**Consigne:** Poursuivez, s'il vous plaît, le texte sur le récif de Scarborough à partir de sa dernière phrase.

**Texte:**

Les cicatrices sur les fonds marins sont visibles de l’espace. Des entailles courbes creusées par des hélices métalliques, des coraux asphyxiés par une couche de sédiments, et au moins 760 hectares de récifs réduits en miettes… Le tout au cœur de l’anneau formé par le récif de Scarborough, un écosystème marin autrefois florissant de la mer de Chine méridionale.

Les pêcheurs chinois et philippins décrivaient jadis cet endroit comme un jardin sous-marin foisonnant de vie, grouillant de bénitiers géants [les plus gros mollusques connus], de bancs de poissons et de coraux immaculés. Mais, depuis 2012 et la mainmise de la Chine sur la zone au terme d’une confrontation navale tendue avec les Philippines, ce jardin s’est transformé en cimetière.

Conflits en mer de Chine COURRIER INTERNATIONAL

Aujourd’hui, dans un revirement chargé d’ironie, Pékin souhaite faire du récif de Scarborough une réserve marine naturelle. Selon le ministère des Ressources naturelles chinois, Scarborough s’intégrerait dans un effort national de protection des écosystèmes marins sensibles. Ce plan détermine des zones protégées prioritaires et des terrains d’expérimentation destinés à des activités comme le tourisme et la recherche scientifique.

**Données fournies:**

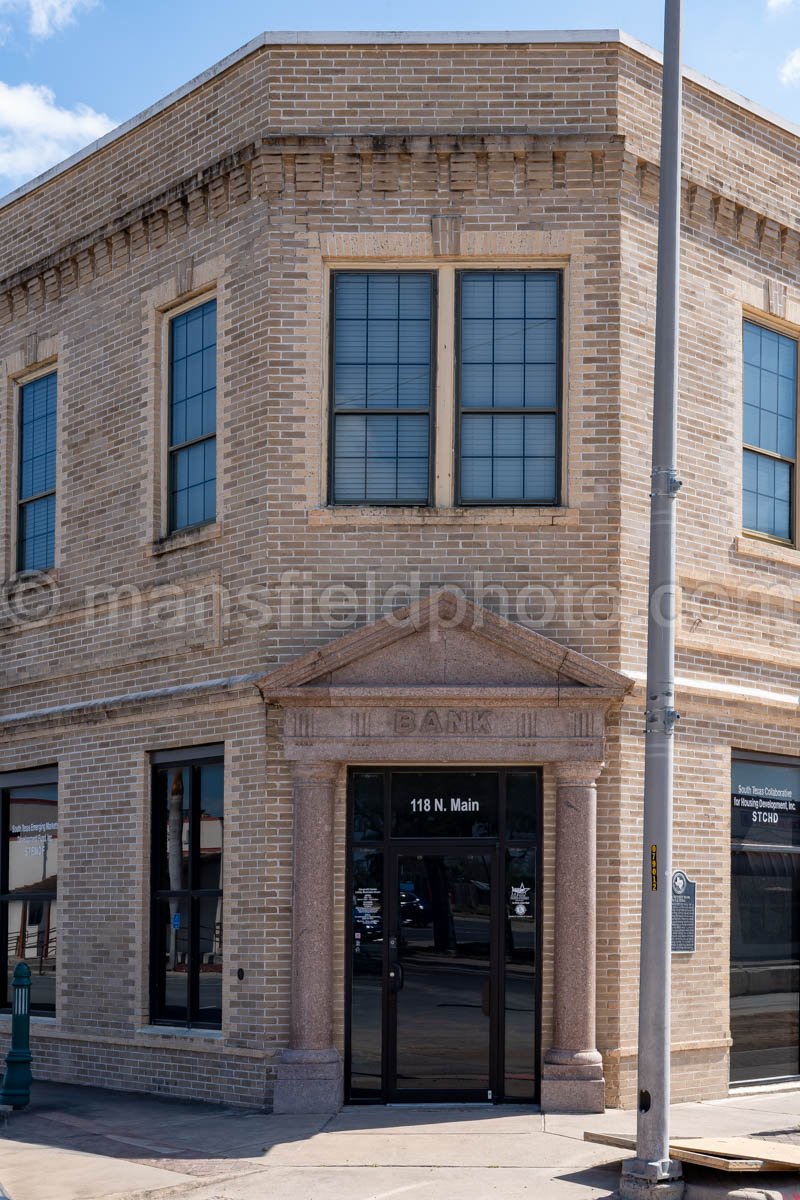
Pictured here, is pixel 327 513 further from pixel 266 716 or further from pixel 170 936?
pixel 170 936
--
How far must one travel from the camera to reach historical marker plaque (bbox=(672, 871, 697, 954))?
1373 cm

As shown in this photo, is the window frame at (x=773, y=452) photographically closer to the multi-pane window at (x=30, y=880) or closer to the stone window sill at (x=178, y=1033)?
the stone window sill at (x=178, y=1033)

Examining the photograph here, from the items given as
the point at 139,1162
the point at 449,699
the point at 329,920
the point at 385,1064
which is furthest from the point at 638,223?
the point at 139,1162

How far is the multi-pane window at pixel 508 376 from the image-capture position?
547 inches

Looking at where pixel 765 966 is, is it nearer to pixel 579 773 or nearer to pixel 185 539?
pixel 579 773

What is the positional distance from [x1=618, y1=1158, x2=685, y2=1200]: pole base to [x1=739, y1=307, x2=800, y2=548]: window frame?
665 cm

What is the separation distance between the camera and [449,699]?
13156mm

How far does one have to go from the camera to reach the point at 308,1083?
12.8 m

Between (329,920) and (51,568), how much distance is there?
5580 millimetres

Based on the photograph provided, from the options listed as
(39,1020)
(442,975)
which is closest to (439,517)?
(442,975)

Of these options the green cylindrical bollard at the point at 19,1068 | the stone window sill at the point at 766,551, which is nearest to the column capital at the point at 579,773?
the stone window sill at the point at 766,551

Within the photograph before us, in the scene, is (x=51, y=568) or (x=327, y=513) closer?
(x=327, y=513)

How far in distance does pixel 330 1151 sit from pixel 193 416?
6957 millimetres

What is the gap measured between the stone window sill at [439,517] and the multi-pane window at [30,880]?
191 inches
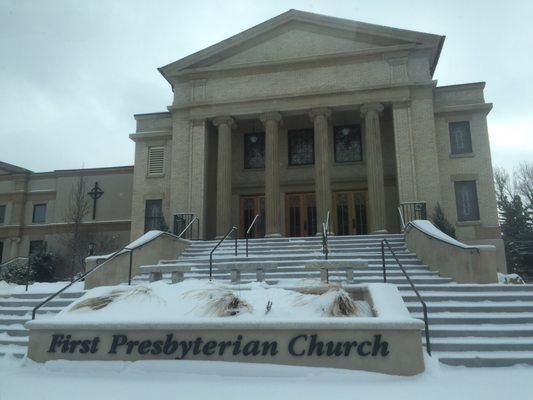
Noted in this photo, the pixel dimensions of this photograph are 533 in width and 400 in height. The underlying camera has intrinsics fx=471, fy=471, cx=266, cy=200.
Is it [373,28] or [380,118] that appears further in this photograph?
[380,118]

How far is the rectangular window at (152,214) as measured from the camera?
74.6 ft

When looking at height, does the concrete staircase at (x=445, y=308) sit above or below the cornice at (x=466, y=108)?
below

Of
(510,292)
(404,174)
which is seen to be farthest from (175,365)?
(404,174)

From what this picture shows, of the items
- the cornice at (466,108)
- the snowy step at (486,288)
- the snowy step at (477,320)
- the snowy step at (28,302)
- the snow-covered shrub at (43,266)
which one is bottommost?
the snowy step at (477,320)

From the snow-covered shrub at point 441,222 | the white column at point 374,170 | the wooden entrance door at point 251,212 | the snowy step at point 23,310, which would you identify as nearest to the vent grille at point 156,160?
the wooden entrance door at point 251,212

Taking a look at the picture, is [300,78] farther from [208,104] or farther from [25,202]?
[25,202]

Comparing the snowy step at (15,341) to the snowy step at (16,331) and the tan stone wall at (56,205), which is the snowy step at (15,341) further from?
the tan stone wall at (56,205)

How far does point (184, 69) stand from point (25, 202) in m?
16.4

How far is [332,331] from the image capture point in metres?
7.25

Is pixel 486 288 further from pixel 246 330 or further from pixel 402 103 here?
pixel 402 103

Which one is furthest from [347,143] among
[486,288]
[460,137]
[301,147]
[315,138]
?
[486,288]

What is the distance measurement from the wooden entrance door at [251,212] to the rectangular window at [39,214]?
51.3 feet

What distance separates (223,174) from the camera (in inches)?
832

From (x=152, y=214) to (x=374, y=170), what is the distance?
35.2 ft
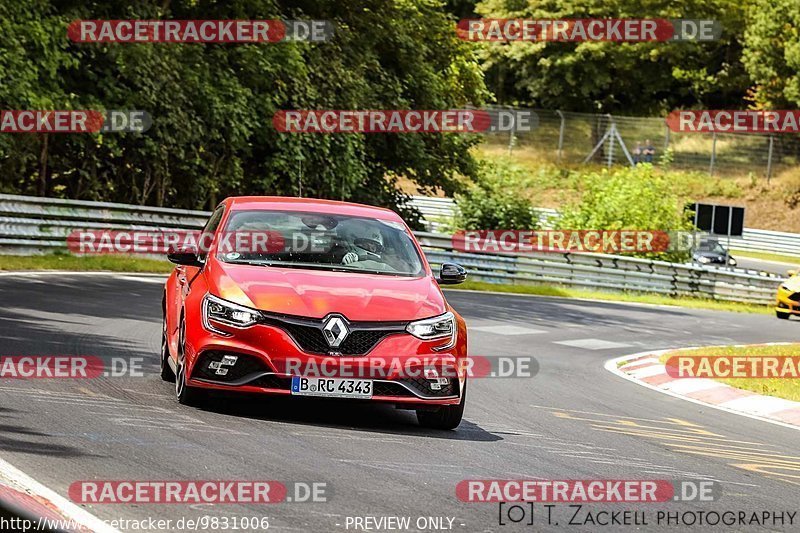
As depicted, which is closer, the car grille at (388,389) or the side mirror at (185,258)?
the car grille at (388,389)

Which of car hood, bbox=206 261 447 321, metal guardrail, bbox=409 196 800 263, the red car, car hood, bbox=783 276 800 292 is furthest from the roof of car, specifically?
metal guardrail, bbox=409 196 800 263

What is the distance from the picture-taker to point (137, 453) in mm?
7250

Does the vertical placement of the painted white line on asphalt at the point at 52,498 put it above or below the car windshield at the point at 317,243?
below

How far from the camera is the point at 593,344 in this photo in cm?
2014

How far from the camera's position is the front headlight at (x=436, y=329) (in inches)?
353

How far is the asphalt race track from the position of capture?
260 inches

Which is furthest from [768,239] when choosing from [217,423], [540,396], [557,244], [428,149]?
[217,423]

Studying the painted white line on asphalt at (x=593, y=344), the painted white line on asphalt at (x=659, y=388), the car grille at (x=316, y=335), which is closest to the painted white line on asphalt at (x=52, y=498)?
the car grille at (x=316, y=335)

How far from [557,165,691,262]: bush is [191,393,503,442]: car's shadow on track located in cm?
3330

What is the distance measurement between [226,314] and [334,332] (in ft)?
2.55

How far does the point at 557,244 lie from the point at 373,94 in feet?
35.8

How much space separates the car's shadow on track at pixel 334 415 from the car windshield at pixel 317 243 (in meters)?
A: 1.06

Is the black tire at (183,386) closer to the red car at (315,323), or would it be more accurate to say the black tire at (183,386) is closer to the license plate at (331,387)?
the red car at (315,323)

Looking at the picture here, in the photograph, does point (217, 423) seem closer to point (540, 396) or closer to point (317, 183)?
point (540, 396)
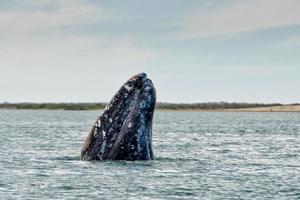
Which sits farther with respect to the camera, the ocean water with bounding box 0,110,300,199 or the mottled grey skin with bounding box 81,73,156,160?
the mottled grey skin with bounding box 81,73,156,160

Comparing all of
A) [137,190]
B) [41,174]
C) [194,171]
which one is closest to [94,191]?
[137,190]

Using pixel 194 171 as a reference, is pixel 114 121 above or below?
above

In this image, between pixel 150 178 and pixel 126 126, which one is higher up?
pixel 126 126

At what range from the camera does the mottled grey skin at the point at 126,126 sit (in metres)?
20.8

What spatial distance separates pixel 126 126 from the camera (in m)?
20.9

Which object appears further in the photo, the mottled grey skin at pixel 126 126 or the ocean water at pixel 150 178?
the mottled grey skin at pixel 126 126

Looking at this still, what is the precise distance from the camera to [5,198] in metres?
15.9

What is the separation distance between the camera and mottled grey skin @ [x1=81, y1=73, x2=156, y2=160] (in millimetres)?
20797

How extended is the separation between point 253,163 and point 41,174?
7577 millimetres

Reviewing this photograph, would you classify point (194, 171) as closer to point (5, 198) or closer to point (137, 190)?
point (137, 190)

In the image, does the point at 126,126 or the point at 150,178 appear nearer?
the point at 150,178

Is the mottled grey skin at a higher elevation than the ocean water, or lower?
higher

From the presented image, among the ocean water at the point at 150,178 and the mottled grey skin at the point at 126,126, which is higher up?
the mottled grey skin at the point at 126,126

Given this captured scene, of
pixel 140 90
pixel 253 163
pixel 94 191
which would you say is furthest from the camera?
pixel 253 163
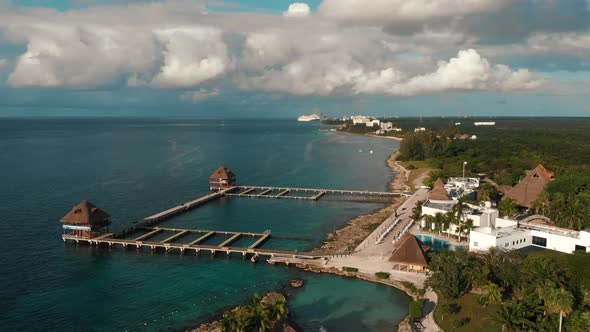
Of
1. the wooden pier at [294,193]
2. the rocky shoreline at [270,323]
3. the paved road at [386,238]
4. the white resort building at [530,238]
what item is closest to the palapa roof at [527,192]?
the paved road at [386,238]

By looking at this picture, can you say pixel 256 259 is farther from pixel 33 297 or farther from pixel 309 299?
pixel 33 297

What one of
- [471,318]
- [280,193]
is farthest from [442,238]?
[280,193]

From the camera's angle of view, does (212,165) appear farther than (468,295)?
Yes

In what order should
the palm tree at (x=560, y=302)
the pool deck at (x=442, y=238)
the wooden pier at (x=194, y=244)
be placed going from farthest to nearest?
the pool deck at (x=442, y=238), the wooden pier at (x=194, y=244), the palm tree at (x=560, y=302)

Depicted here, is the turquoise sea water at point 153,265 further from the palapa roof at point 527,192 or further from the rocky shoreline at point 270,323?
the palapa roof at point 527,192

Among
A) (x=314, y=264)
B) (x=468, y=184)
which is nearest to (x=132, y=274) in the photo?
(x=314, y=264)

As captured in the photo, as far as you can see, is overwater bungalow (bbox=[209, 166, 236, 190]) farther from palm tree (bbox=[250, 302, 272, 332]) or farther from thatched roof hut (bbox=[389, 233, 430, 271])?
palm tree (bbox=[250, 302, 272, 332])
...
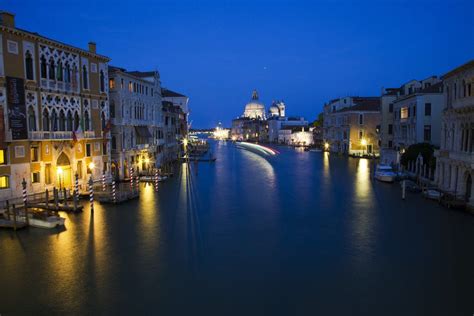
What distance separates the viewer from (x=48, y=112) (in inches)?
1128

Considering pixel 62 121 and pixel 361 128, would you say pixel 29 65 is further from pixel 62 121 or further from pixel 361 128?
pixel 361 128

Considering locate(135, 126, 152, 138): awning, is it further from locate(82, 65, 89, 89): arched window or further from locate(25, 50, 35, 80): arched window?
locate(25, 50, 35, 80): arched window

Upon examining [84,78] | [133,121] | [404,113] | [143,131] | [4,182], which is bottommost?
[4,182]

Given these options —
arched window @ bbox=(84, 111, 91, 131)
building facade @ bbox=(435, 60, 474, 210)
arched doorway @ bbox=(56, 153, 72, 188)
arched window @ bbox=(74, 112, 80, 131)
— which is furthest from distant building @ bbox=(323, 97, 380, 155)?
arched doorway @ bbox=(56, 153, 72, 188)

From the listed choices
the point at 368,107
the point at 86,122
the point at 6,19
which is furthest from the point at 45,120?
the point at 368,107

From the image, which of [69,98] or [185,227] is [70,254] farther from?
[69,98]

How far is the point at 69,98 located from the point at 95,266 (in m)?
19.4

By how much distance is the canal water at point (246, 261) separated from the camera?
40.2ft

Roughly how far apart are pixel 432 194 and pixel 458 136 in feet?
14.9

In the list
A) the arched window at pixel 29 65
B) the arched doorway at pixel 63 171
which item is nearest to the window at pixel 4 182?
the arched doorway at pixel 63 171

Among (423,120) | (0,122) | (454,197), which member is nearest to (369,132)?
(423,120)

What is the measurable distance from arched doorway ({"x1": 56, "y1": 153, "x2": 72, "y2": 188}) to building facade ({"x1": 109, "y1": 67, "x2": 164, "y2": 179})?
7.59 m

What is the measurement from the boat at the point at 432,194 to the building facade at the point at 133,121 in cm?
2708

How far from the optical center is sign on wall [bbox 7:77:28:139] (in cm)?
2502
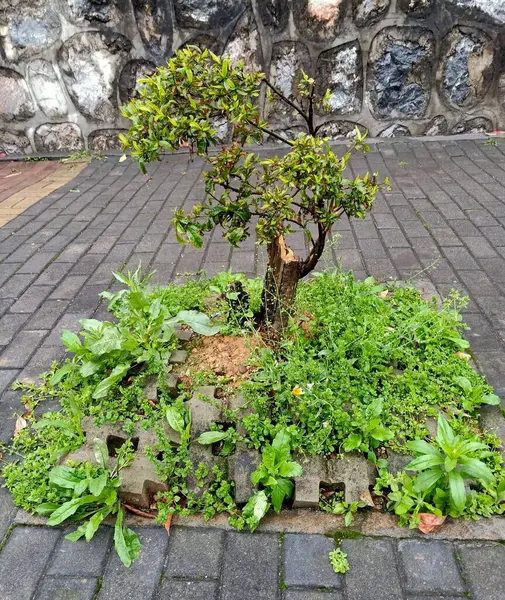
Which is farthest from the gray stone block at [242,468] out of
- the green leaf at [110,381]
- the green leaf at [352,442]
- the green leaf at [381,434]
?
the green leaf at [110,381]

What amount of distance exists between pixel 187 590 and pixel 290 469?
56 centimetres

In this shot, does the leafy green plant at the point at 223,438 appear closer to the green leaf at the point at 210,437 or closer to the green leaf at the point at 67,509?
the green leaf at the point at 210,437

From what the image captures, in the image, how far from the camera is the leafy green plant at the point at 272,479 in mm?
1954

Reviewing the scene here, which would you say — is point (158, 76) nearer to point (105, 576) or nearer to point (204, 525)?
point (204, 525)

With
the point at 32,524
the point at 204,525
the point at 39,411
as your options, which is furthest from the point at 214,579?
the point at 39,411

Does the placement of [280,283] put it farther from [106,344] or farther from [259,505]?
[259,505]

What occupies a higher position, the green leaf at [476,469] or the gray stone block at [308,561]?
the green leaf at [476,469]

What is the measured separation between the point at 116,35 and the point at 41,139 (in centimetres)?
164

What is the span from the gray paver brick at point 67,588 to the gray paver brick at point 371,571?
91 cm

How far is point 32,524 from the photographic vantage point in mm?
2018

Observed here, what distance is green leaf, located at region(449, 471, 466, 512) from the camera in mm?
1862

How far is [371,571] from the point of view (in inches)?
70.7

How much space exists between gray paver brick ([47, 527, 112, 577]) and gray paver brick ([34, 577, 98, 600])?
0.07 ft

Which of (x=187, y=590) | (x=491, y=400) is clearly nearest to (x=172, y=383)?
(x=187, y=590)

**Réponse:**
Guerre juridique

En théorie, ce projet chinois semble en adéquation avec les objectifs environnementaux internationaux. En pratique, il s’agit de dissimuler un réel accaparement de pouvoir derrière un rideau de créatures marines. Collin Koh, analyste en sécurité maritime à l’école de relations internationales S. Rajaratnam, à Singapour, prévient :

“Ce n’est rien d’autre qu’une guerre juridique. Un test. Si cela fonctionne pour le récif de Scarborough, la Chine pourrait appliquer la même tactique pour d’autres zones, à l’avenir.”

“C’est à Manille de déjouer ce projet. Car, si on l’accepte ou qu’on ne s’y oppose pas, cela deviendra une pratique récurrente de la Chine.”

Les Philippines ne prennent pas la question à la légère. Le 12 septembre, le ministère des Affaires étrangères philippin a contesté officiellement l’annonce de Pékin. D’ailleurs, le contraste entre, d’une part, les pratiques agressives des navires chinois pour affirmer leur revendication sur la mer de Chine méridionale et, d’autre part, la rhétorique de Pékin sur la préservation de l’environnement est saisissant.

L’observation des fonds marins est un bon indicateur de la sincérité des discours. Des images satellites analysées en 2019 par l’Asia Maritime Transparency Initiative, à Washington, montrent que plus de 760 hectares de récifs ont été endommagés, notamment par la pêche aux bénitiers pratiquée par la Chine. Dans cette région au sens large, qui comprend les îles Spratly, ces chiffres dépassent les 6 470 hectares.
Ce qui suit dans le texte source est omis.